Senza cedere alla retorica dell’esilio, se non facendola diventare, a sua volta, oggetto di studio (cfr. Lingua e retorica dell’esilio, pp.106-109), la ricerca di Tatti affronta quindi con grande nitore e lucidità anche questioni “attuali” complesse e rischiose, come la scrittura femminile o l’esodo forzato di deportati, rifugiati, migranti, giungendo a conclusioni che, lungi dal circoscrivere la ricerca, ne mostrano ulteriori aperture:
La scrittura, di fronte alla vastità e dimensione nei tempi recenti, può anche svelarsi insufficiente e aprirsi alla dimensione teatrale, a eventi performativi e spettacoli di poesia, musica e recitazione, dove i linguaggi universali del corpo e della musica suppliscono ai limiti espressivi della parola e ai condizionamenti e vincoli delle lingue. (p.155)
Il linguaggio dell’esilio
Fra gli aspetti più interessanti di Esuli, e in particolare fra quelli che mi sentirei di rilanciare sul piano didattico, metterei senz’altro l’attenzione esplicita, mirata, costante al linguaggio, ai linguaggi dell’esilio.

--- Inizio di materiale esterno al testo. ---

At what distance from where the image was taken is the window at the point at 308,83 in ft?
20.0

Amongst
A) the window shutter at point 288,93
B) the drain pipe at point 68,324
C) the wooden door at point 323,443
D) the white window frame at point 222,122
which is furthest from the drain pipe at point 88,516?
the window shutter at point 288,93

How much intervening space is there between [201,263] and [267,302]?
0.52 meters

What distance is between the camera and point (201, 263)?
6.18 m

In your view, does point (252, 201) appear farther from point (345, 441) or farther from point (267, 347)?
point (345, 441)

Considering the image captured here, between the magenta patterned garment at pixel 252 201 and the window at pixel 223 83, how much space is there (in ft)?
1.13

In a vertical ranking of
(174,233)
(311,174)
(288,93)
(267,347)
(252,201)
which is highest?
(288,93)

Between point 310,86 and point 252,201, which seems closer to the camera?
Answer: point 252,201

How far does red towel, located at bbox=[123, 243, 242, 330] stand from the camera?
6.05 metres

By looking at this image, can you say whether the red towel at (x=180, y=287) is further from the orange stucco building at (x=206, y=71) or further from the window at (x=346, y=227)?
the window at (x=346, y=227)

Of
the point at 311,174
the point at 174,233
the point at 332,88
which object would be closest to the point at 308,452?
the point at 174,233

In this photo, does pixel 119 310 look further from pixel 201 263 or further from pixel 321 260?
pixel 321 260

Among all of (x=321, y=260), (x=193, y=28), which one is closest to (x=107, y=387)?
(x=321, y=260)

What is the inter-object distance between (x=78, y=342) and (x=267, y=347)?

La perdita della lingua madre comporta la necessità di riconsiderare il proprio rapporto con la scrittura o di inventarne uno completamente nuovo; la scelta che a volte si impone di scrivere in un’altra lingua non è solo una forma di rassegnazione, ma può avere un risvolto di arricchimento personale e di potenziamento delle opzioni espressive e delle risorse della scrittura. Il rapporto con le lingue altre è infatti ambivalente; (…) può essere assunto in modo passivo, come una necessità, ma può configurarsi anche come una scelta, in funzione di un’apertura nei confronti delle ricchezze culturali ed espressive di tradizioni estranee ma vissute non necessariamente come imposizione, ma come risorsa che si aggiunge agli strumenti comunicativi già in possesso dello scrittore o della scrittrice. (p.153)
E se provassimo a riportare queste importanti considerazioni alla nostra esperienza di docenti? Se immaginassimo che gli strumenti comunicativi da ridefinire, da riorientare non fossero quelli di scrittrici e scrittori, ma di allieve e allievi? Non mi riferisco soltanto a quella parte, ormai sempre più ampia, della popolazione studentesca che appartiene a famiglie originarie di altre nazioni; mi riferisco a tutti gli studenti e a tutte le studentesse che, nel passaggio non solo tra i diversi gradi di scuola, ma tra i diversi contesti comunicativi, incontrano oggi uno spaesamento che a volte davvero li espone al rischio della incomunicabilità, quasi fossero degli esiliati. Fra le istanze normativizzanti di INVALSI e le derive linguistiche dei social, da questa esperienza di scritture in esilio ci viene davvero una lezione importante per riqualificare l’insegnamento linguistico e riproporre il patrimonio grammaticale come arricchimento, potenziamento, risorsa, ma soprattutto scelta e non imposizione, strumento di liberazione e non di omologazione.